The similarity with the opening salvo in 2011 is eerie, as Siberia-based Koks announced on February 4 that it was putting its $500m float on the backburner. Analysts told Reuters that the offer was overvalued, and expect Nord Gold's forthcoming float to be forced lower than the announced price, if it is to go ahead at all.

It's an old story, that sees investors twice shy, despite the pent-up demand for Russian stocks, of a track record that goes back well beyond last year of high-priced IPOs performing poorly after listing.

A source close to the Koks flotation told the newswire that while tensions in Egypt had hit investor appetite during the book-building process, the firm had received enough orders for all the shares on offer, excluding the over-allotment option.

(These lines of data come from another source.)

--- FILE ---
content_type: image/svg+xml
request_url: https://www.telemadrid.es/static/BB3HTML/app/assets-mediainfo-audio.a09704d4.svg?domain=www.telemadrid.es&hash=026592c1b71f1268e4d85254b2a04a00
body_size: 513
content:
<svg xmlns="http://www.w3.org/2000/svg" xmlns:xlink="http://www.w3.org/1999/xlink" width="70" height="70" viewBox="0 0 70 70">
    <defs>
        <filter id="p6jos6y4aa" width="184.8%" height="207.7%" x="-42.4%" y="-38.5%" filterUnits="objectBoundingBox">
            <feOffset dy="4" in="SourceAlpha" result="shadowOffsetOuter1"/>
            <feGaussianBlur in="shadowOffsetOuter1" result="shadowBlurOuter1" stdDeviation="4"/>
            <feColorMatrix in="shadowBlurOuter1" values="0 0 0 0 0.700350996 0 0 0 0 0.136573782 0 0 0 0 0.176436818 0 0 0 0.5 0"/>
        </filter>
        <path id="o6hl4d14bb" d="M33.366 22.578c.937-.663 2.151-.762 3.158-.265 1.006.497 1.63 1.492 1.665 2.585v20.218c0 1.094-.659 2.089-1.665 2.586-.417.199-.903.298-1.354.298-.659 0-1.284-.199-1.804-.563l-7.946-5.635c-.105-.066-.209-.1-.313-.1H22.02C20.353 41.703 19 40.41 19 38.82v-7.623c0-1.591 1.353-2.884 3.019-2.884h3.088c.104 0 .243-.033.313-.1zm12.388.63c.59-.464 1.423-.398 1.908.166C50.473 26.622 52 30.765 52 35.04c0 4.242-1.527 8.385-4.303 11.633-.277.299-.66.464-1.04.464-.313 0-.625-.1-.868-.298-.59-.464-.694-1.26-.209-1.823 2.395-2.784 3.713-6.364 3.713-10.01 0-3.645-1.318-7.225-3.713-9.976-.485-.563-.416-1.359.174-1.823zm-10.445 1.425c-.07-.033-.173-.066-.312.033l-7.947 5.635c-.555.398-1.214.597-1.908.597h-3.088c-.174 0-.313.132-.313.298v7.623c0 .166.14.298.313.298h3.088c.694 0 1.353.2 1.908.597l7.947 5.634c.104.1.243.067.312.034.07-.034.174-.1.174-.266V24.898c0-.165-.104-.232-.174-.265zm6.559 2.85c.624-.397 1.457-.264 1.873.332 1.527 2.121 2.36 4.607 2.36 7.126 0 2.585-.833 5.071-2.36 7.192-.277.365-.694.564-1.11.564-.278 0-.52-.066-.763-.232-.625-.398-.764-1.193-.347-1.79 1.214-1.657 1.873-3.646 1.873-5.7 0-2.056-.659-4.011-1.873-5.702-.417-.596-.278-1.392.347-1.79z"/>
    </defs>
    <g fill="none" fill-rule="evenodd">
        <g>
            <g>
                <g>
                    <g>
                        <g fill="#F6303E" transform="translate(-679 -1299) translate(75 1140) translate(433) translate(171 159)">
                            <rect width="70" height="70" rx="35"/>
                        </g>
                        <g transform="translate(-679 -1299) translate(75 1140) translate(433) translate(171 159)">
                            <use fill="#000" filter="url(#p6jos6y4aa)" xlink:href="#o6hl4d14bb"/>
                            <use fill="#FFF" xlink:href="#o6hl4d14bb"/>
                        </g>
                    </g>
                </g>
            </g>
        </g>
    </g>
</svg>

Concern over how the issue would trade in the after-market, however, and the fact the firm did not need to raise money - most of the proceeds were due to go to tycoon Boris Zubityskiy and his two sons - resulted in it being pulled. Koks was not willing to cut the price, the source said, and was worried that reducing the size of the float would hit liquidity.

That's a luxury others may not have, however. HMS Hydraulic appears willing to accept that investors will buy - but only with a significant discount - and reportedly is likely to price its offer at the lower end of its $9.25 to $12 range. Management have also decided to forego a $15m bonus it was originally set to collect on completion, as the idea wouldn't wash with investors.